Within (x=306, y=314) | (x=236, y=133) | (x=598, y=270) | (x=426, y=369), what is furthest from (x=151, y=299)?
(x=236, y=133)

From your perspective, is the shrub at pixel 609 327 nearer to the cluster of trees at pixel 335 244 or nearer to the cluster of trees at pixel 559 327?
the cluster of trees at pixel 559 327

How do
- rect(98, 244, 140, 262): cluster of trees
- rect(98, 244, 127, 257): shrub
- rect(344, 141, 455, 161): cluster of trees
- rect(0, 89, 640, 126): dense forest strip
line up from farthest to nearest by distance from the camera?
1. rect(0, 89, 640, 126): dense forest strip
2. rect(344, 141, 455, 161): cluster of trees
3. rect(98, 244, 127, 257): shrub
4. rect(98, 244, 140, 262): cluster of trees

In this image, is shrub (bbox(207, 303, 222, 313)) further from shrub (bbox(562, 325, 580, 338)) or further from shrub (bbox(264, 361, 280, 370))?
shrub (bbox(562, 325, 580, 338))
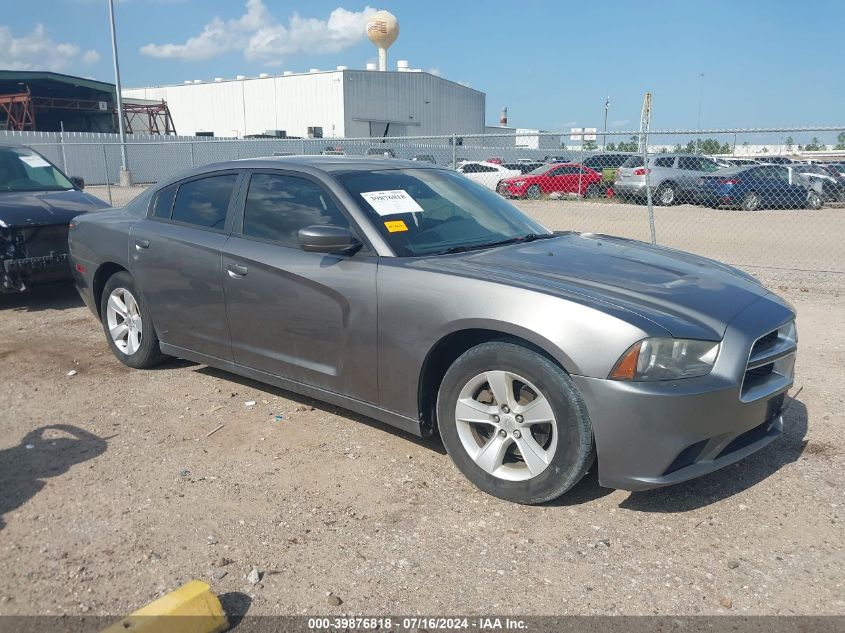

> [What to work on]:
Set out the lines from the one containing "In this image, is" through the end of the records, inclusive, as a Markdown table with the columns Row and Line. Skip blank lines and leave out the pictures.

> [Exercise output]:
| Row | Line |
|---|---|
| 1 | In this image, is shrub (bbox(207, 303, 222, 313)) further from shrub (bbox(562, 325, 580, 338)) or further from shrub (bbox(264, 361, 280, 370))? |
| 2 | shrub (bbox(562, 325, 580, 338)) |